Teenagers spend $150 billion a year on what you allow them to spend it on. Don’t make the mistake of thinking, “They earned it; they can buy whatever they want.” You, as the parent, have the right to say, “No, you are not ready for an iPOD (or a computer).” You allow them to work a summer job, and then you help them plan how to spend the money wisely.
When your kids start putting the squeeze on you, who has influenced them to influence you? With the constant barrage of media luring them down a path, it’s easy for the world’s values to dominate most kids’ desires.
Our desire to give our kids more than what we had when growing up, or make up for the time that we cannot spend with them can lead to their absorption with the media that destroys them. The time they spend and the values they learn from the media contraptions you bring home will actually pull you farther away from having a deep relationship with them. Your desire to give them what you never had may turn out to be a curse and drive you farther apart as a family.
Our children live in a very entertainment-demanding culture that has moved on from the “unsophisticated” board games of my generation. We need to be the ones that come up with ways for our family to be interactive. Video games are not the interaction that we want to give to our kids. Though, there are some you can play against each other that interactive playing may or may not happen, even though that is the intention. There are other really good interactive board and card games that will engage your kids’ attention, like Mad Gab, Catch Phrase, Apples to Apples, Imagine If, Clue, Scattergories, Monopoly, UNO, Phase 10, Pit, Spoons, Hearts, Spit, Hit the Deck, and Skip Bo, to name several.
Try to stay away from having every family night be about watching a video. That is the easy way out. Think about an indulgent time spent absorbing Hollywood’s values versus laughing hysterically together throughout a competitive game. Which would you choose?
All the things that used to be luxuries have turned into necessities and ‘must haves.’ Now 8-, 9- and 10-year-olds have cell phones! It’s okay to say no. We felt pressure from our own kids to get them CD players and cell phones when they were younger than we thought they should be to own these things. We told them no. Proverbs 23:4 says: “Do not wear yourself out to get rich; have the wisdom to show restraint.”

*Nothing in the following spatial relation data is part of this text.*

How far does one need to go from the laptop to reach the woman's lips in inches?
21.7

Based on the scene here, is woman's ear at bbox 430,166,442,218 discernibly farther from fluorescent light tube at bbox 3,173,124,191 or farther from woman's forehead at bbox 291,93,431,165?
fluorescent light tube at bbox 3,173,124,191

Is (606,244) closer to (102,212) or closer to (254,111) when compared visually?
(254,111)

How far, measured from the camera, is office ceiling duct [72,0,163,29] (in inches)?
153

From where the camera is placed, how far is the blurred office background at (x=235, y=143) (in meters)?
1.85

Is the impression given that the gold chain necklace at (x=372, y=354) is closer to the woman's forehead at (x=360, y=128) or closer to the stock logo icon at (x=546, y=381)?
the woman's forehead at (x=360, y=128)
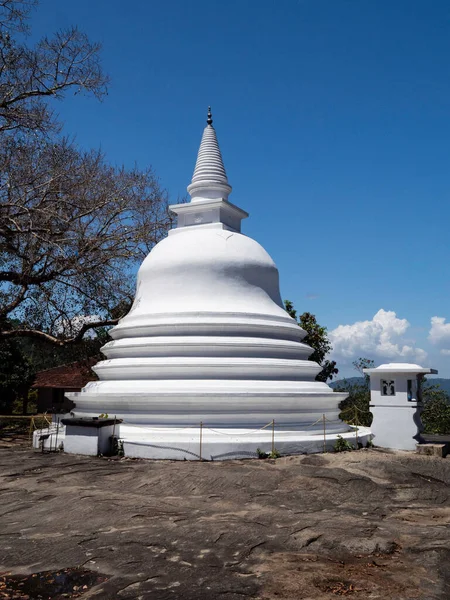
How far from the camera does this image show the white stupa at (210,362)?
1380 cm

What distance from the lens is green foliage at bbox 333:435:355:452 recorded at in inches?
555

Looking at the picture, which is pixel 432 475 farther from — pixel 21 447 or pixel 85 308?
pixel 85 308

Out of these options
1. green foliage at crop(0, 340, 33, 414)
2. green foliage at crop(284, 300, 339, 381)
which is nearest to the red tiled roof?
green foliage at crop(0, 340, 33, 414)

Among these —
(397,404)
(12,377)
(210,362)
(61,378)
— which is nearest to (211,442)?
(210,362)

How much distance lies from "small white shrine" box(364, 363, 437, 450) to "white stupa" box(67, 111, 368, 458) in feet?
2.44

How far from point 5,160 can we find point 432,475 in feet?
54.8

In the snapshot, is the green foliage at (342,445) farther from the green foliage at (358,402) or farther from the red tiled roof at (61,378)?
the red tiled roof at (61,378)

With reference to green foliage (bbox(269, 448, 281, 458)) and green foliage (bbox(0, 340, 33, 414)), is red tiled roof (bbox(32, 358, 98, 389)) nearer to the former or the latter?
green foliage (bbox(0, 340, 33, 414))

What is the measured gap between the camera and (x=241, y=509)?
28.6 feet

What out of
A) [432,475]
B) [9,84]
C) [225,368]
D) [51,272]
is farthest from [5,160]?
[432,475]

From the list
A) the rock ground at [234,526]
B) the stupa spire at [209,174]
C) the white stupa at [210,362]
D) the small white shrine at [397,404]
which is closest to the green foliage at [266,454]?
the white stupa at [210,362]

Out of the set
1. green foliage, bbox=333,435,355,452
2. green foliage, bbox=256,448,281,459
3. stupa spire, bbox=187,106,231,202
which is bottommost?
green foliage, bbox=256,448,281,459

Fathers and mothers who get a monetary bonus from their employer and spend that money on indulging themselves on cutting-edge technology only make the family even more chaotic by inviting more media into the house. Before you buy, think about the effect every purchase will have on your family. We have prioritized putting money away for our kids’ college, for a rainy day, for the future, to give to missions. Every dollar you spend communicates what you value. You need to decide in advance what kind of family you want to have and the values you want them to emulate. Then allow your purchases to line up with those values. Even though your ego will not be thrilled in the moment, your family will be thrilled in the long term.